Direction 1: Pick out every line in the entries that contains the string "pixel", and copy each one in full.

Reading text:
=======
The Internet today is far more functional than it ever was and we’re finally at the point where being able to access the net in places like your living room, bathroom or kitchen is actually pretty useful. Recipes are no longer stored in cookbooks, they are in emails or websites. There’s a website or forum for virtually everything, not to mention the utility of sites like Wikipedia and imdb.

The problem is that a kitchen PC that could be used to check emails, look up recipes or chat with someone while cooking wasn’t really feasible when decent PCs would set you back at least $1500. As PC prices fell however, the possibility of putting a PC in nearly every room of your house increased tremendously. We’ve already established that there’s utility in such a PC-filled household, but what was left is someone to provide the hardware to make it happen.

When the One Laptop Per Child (OLPC) project was started it didn’t take long before regular computer users took notice and also wanted access to a $100 - $200 PC. It wasn’t just the end users that realized there was a need for such a machine, some of the manufacturers did too.

Before the release of the ASUS Eee PC I had dinner with ASUS’ CEO, Jonney Shih and we began talking about what was necessary to build a truly lightweight, yet functional PC. Jonney isn't your typical CEO, he's still quite an engineer at heart and enjoys discussing everything from market direction to the microprocessor architectures necessary to make that direction happen. The conversation started about the OLPC project but quickly lead to what it would take to build such a thing for the mainstream consumer market. We discussed what was possible, but little did I realize that ASUS had already begun working on such a thing.

The Eee PC was ASUS’ first attempt at a cheap machine for the masses, unfortunately as a notebook it’s a tough sell for most. The keyboard is cramped and the screen is too small to be productive on. People either loved or hated the Eee PC, but the system generated enough interest and was selling well enough that ASUS went ahead with plans to build a desktop equivalent.

Since they called the notebook the Eee PC, the desktop had to have a different name and thus it was called the Eee Box.
=======
Information supplied:

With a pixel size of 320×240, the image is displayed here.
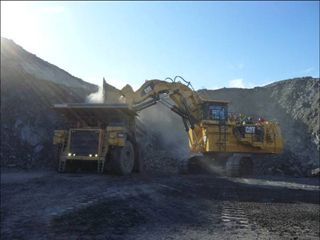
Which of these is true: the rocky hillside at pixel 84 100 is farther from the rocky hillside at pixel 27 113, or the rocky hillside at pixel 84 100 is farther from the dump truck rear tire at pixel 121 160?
the dump truck rear tire at pixel 121 160

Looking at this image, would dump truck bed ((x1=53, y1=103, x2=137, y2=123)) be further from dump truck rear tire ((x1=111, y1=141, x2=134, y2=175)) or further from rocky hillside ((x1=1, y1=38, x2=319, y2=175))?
rocky hillside ((x1=1, y1=38, x2=319, y2=175))

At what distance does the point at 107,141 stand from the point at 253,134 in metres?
7.22

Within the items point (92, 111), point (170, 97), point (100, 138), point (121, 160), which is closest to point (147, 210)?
point (121, 160)

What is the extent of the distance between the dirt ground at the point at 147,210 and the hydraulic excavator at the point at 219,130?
570 cm

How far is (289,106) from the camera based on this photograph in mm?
44844

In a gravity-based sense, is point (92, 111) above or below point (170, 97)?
below

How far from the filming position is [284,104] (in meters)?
45.3

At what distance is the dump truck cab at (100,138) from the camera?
16.0 m

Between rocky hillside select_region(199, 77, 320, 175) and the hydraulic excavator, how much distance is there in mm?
16998

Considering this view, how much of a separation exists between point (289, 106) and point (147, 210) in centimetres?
3744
=======
Direction 2: List the rooms of a home that the article on the Eee Box names as places where accessing the net is now useful.

Written response 1:
With a pixel size of 320×240, the image is displayed here.
Which of these is true: the rocky hillside at pixel 84 100 is farther from the rocky hillside at pixel 27 113, or the rocky hillside at pixel 84 100 is farther from the dump truck rear tire at pixel 121 160?
the dump truck rear tire at pixel 121 160

Written response 2: living room, bathroom, kitchen